Robust Explainability: A Tutorial on Gradient-Based Attribution Methods for Deep Neural Networks
Nielsen, Ian E., Dera, Dimah, Rasool, Ghulam, Bouaynaya, Nidhal, Ramachandran, Ravi P.
With the rise of deep neural networks, the challenge of explaining the predictions of these networks has become increasingly recognized. While many methods for explaining the decisions of deep neural networks exist, there is currently no consensus on how to evaluate them.

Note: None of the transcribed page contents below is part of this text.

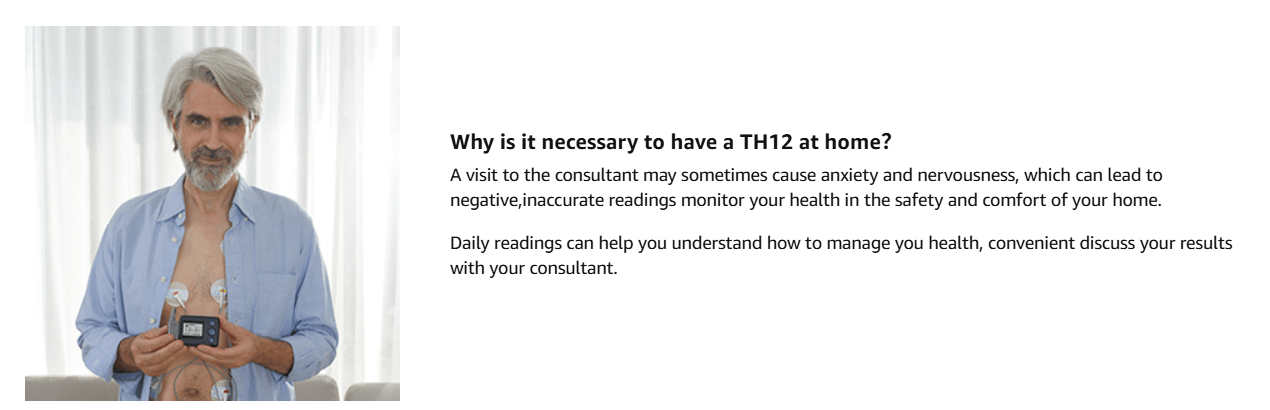 Why is it necessary to have a TH12 at home?

A visit to the consultant may sometimes cause anxiety and nervousness, which can lead to negative,inaccurate readings monitor your health in the safety and comfort of your home.

Daily readings can help you understand how to manage you health, convenient discuss your results with your consultant.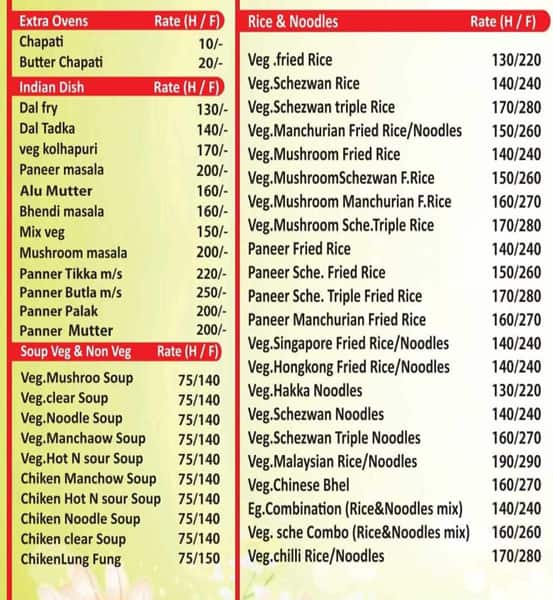 | Extra Ovens | Rate (H / F) |
|---|---|
| Chapati | 10/- |
| Butter Chapati | 20/- |

| Indian Dish | Rate (H / F) |
|---|---|
| Dal fry | 130/- |
| Dal Tadka | 140/- |
| veg kolhapuri | 170/- |
| Paneer masala | 200/- |
| Alu Mutter | 160/- |
| Bhendi masala | 160/- |
| Mix veg | 150/- |
| Mushroom masala | 200/- |
| Panner Tikka m/s | 220/- |
| Panner Butla m/s | 250/- |
| Panner Palak | 200/- |
| Panner Mutter | 200/- |

| Soup Veg & Non Veg | Rate (H / F) |
|---|---|
| Veg.Mushroo Soup | 75/140 |
| Veg.clear Soup | 75/140 |
| Veg.Noodle Soup | 75/140 |
| Veg.Manchaow Soup | 75/140 |
| Veg.Hot N sour Soup | 75/140 |
| Chiken Manchow Soup | 75/140 |
| Chiken Hot N sour Soup | 75/140 |
| Chiken Noodle Soup | 75/140 |
| Chiken clear Soup | 75/140 |
| ChikenLung Fung | 75/150 |

| Rice & Noodles | Rate (H / F) |
|---|---|
| Veg .fried Rice | 130/220 |
| Veg.Schezwan Rice | 140/240 |
| Veg.Schezwan triple Rice | 170/280 |
| Veg.Manchurian Fried Rice/Noodles | 150/260 |
| Veg.Mushroom Fried Rice | 140/240 |
| Veg.MushroomSchezwan F.Rice | 150/260 |
| Veg.Mushroom Manchurian F.Rice | 160/270 |
| Veg.Mushroom Sche.Triple Rice | 170/280 |
| Paneer Fried Rice | 140/240 |
| Paneer Sche. Fried Rice | 150/260 |
| Paneer Sche. Triple Fried Rice | 170/280 |
| Paneer Manchurian Fried Rice | 160/270 |
| Veg.Singapore Fried Rice/Noodles | 140/240 |
| Veg.Hongkong Fried Rice/Noodles | 140/240 |
| Veg.Hakka Noodles | 130/220 |
| Veg.Schezwan Noodles | 140/240 |
| Veg.Schezwan Triple Noodles | 160/270 |
| Veg.Malaysian Rice/Noodles | 190/290 |
| Veg.Chinese Bhel | 160/270 |
| Eg.Combination (Rice&Noodles mix) | 140/240 |
| Veg. sche Combo (Rice&Noodles mix) | 160/260 |
| Veg.chilli Rice/Noodles | 170/280 |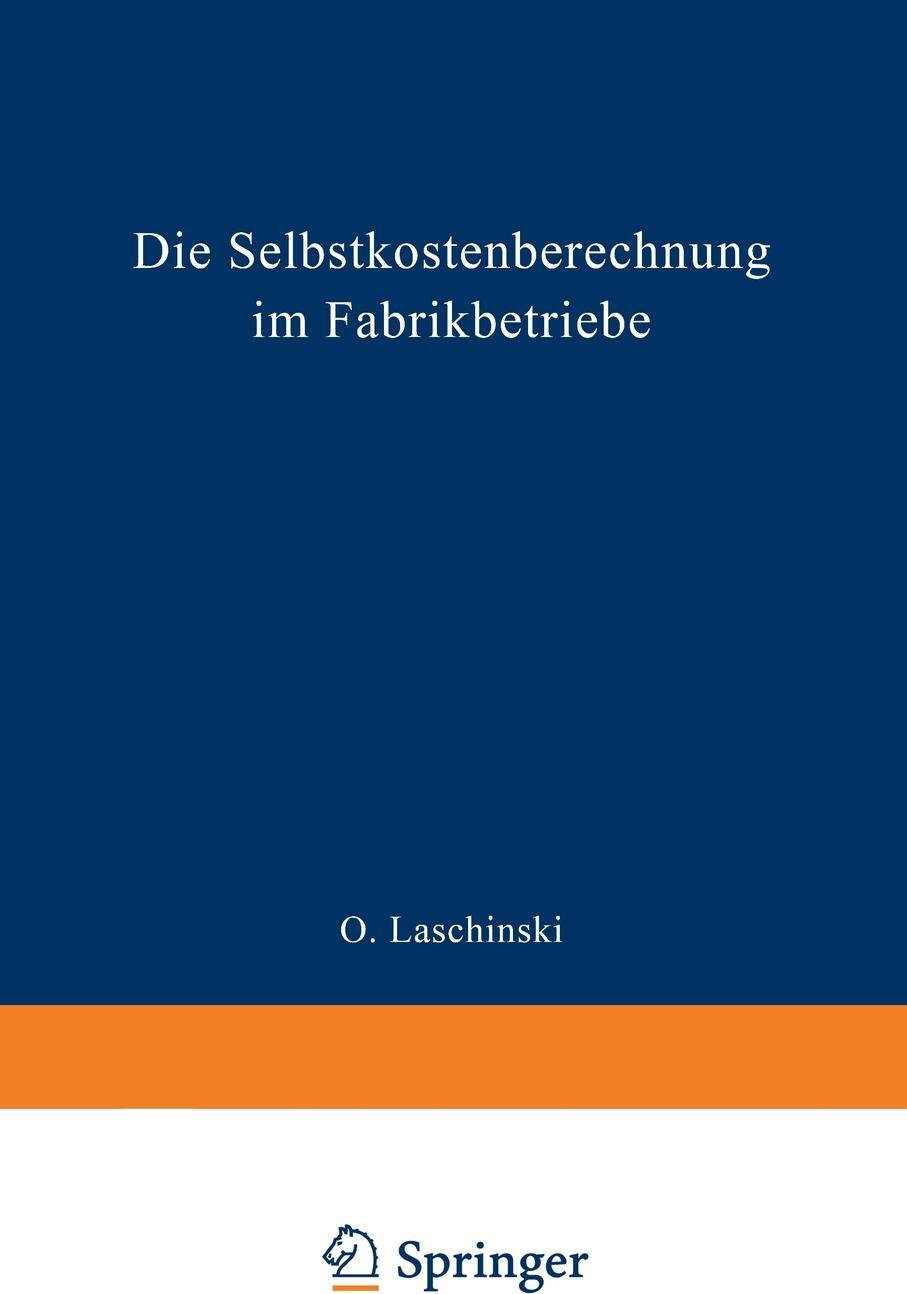 Die Selbstkostenberechnung im Fabrikbetriebe

O. Laschinski

Springer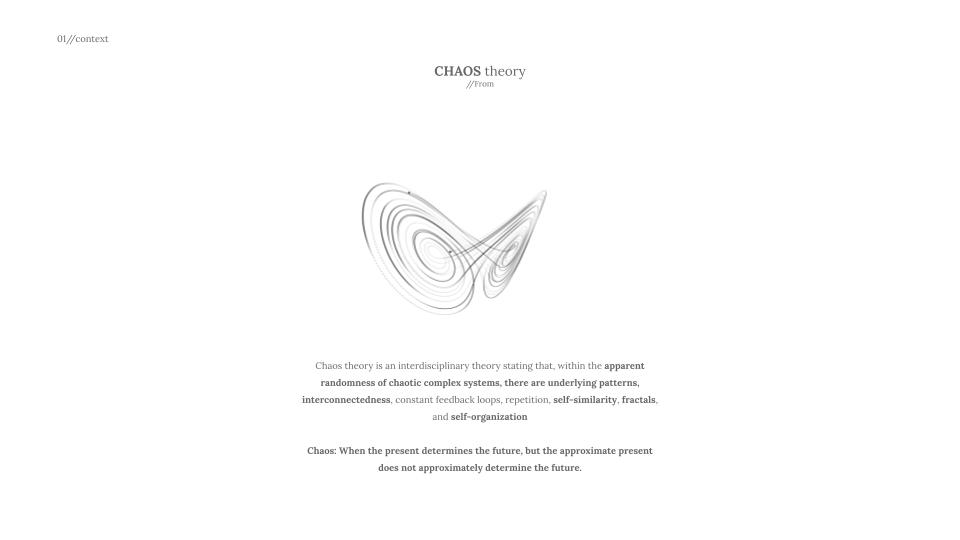 01//context

CHAOS theory
//From

Chaos theory is an interdisciplinary theory stating that, within the apparent randomness of chaotic complex systems, there are underlying patterns, interconnectedness, constant feedback loops, repetition, self-similarity, fractals, and self-organization

Chaos: When the present determines the future, but the approximate present does not approximately determine the future.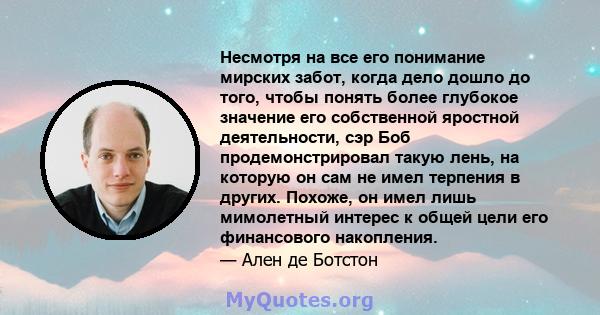 Несмотря на все его понимание мирских забот, когда дело дошло до того, чтобы понять более глубокое значение его собственной яростной деятельности, сэр Боб продемонстрировал такую лень, на которую он сам не имел терпения в других. Похоже, он имел лишь мимолетный интерес к общей цели его финансового накопления.
— Ален де Ботстон

MyQuotes.org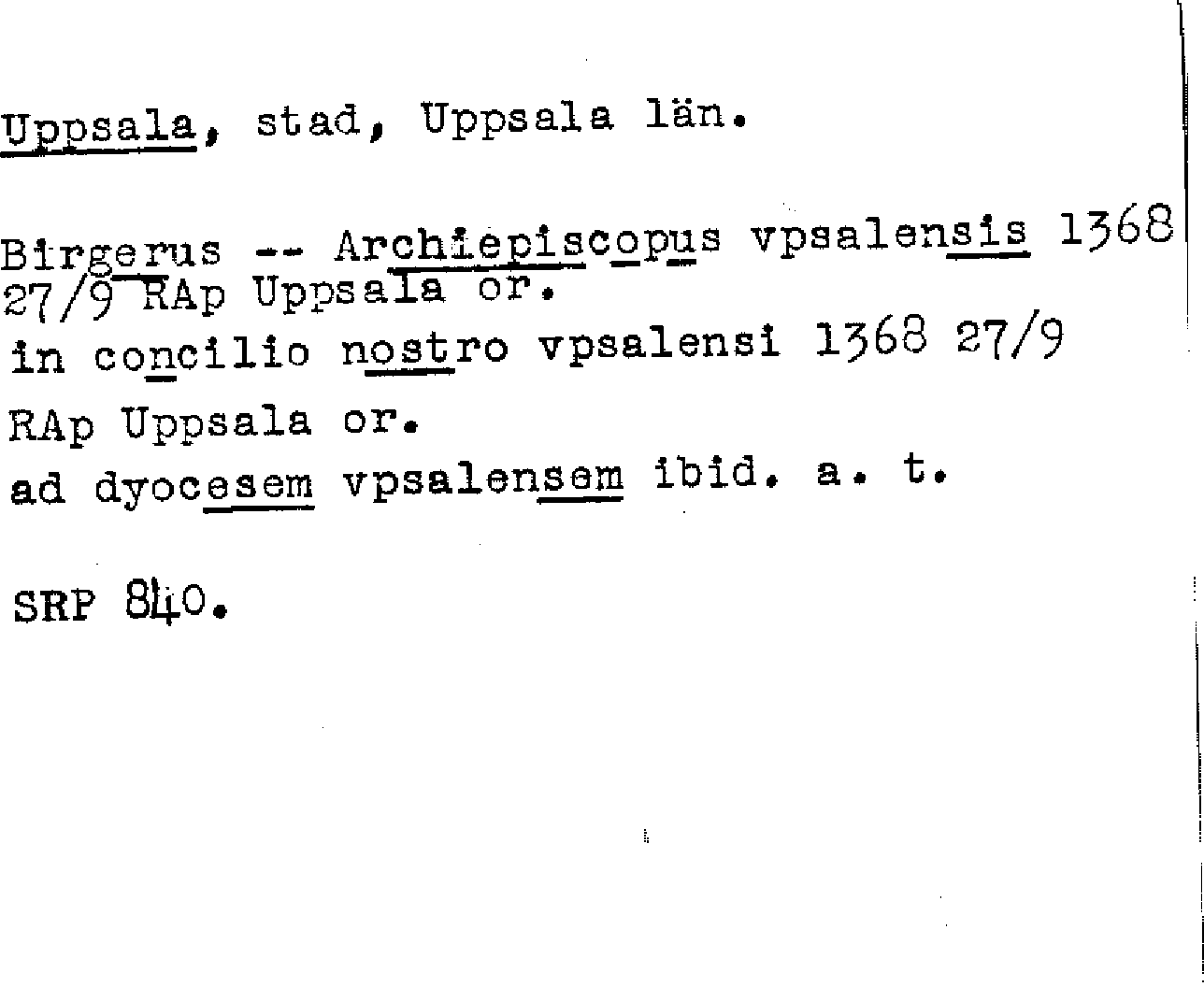 Uppsala, stad, Uppsala län.

Birgerus -- Archiepiscopus vpsalensis 1368 27/9 RAp Uppsala or.
in concilio nostro vpsalensi 1368 27/9 RAp Uppsala or.
ad dyocesem vpsalensem ibid. a. t.

SRP 840.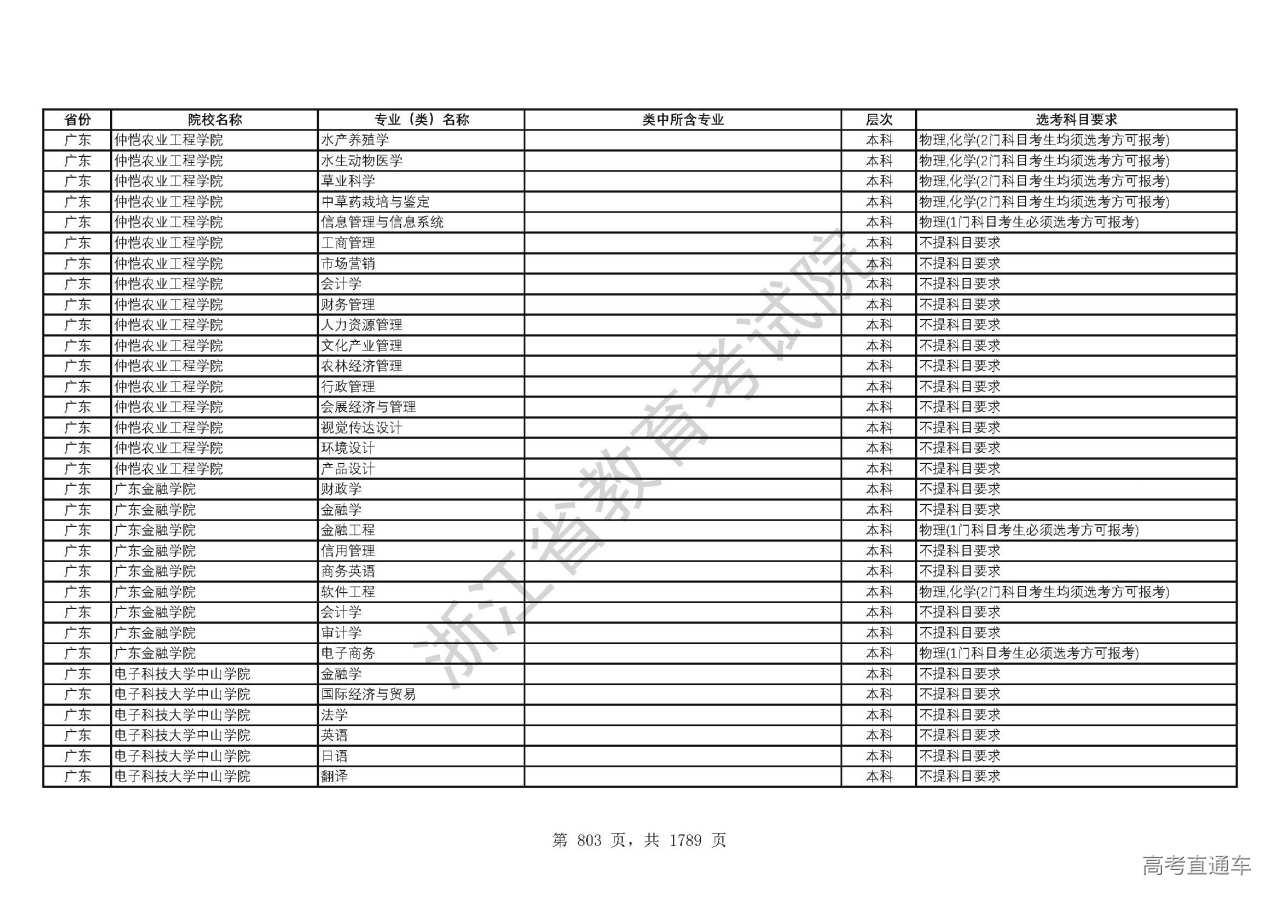 | 省份 | 院校名称 | 专业（类）名称 | 类中所含专业 | 层次 | 选考科目要求 |
|---|---|---|---|---|---|
| 广东 | 仲恺农业工程学院 | 水产养殖学 | | 本科 | 物理,化学(2门科目考生均须选考方可报考) |
| 广东 | 仲恺农业工程学院 | 水生动物医学 | | 本科 | 物理,化学(2门科目考生均须选考方可报考) |
| 广东 | 仲恺农业工程学院 | 草业科学 | | 本科 | 物理,化学(2门科目考生均须选考方可报考) |
| 广东 | 仲恺农业工程学院 | 中草药栽培与鉴定 | | 本科 | 物理,化学(2门科目考生均须选考方可报考) |
| 广东 | 仲恺农业工程学院 | 信息管理与信息系统 | | 本科 | 物理(1门科目考生必须选考方可报考) |
| 广东 | 仲恺农业工程学院 | 工商管理 | | 本科 | 不提科目要求 |
| 广东 | 仲恺农业工程学院 | 市场营销 | | 本科 | 不提科目要求 |
| 广东 | 仲恺农业工程学院 | 会计学 | | 本科 | 不提科目要求 |
| 广东 | 仲恺农业工程学院 | 财务管理 | | 本科 | 不提科目要求 |
| 广东 | 仲恺农业工程学院 | 人力资源管理 | | 本科 | 不提科目要求 |
| 广东 | 仲恺农业工程学院 | 文化产业管理 | | 本科 | 不提科目要求 |
| 广东 | 仲恺农业工程学院 | 农林经济管理 | | 本科 | 不提科目要求 |
| 广东 | 仲恺农业工程学院 | 行政管理 | | 本科 | 不提科目要求 |
| 广东 | 仲恺农业工程学院 | 会展经济与管理 | | 本科 | 不提科目要求 |
| 广东 | 仲恺农业工程学院 | 视觉传达设计 | | 本科 | 不提科目要求 |
| 广东 | 仲恺农业工程学院 | 环境设计 | | 本科 | 不提科目要求 |
| 广东 | 仲恺农业工程学院 | 产品设计 | | 本科 | 不提科目要求 |
| 广东 | 广东金融学院 | 财政学 | | 本科 | 不提科目要求 |
| 广东 | 广东金融学院 | 金融学 | | 本科 | 不提科目要求 |
| 广东 | 广东金融学院 | 金融工程 | | 本科 | 物理(1门科目考生必须选考方可报考) |
| 广东 | 广东金融学院 | 信用管理 | | 本科 | 不提科目要求 |
| 广东 | 广东金融学院 | 商务英语 | | 本科 | 不提科目要求 |
| 广东 | 广东金融学院 | 软件工程 | | 本科 | 物理,化学(2门科目考生均须选考方可报考) |
| 广东 | 广东金融学院 | 会计学 | | 本科 | 不提科目要求 |
| 广东 | 广东金融学院 | 审计学 | | 本科 | 不提科目要求 |
| 广东 | 广东金融学院 | 电子商务 | | 本科 | 物理(1门科目考生必须选考方可报考) |
| 广东 | 电子科技大学中山学院 | 金融学 | | 本科 | 不提科目要求 |
| 广东 | 电子科技大学中山学院 | 国际经济与贸易 | | 本科 | 不提科目要求 |
| 广东 | 电子科技大学中山学院 | 法学 | | 本科 | 不提科目要求 |
| 广东 | 电子科技大学中山学院 | 英语 | | 本科 | 不提科目要求 |
| 广东 | 电子科技大学中山学院 | 日语 | | 本科 | 不提科目要求 |
| 广东 | 电子科技大学中山学院 | 翻译 | | 本科 | 不提科目要求 |

浙江省教育考试院

第 803 页，共 1789 页

高考直通车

On the other hand, robustness is a popular topic for deep learning research; however, it is hardly talked about in explainability until very recently. In this tutorial paper, we start by presenting gradient-based interpretability methods. These techniques use gradient signals to assign the burden of the decision on the input features. Later, we discuss how gradient-based methods can be evaluated for their robustness and the role that adversarial robustness plays in having meaningful explanations. We also discuss the limitations of gradient-based methods. Finally, we present the best practices and attributes that should be examined before choosing an explainability method. We conclude with the future directions for research in the area at the convergence of robustness and explainability.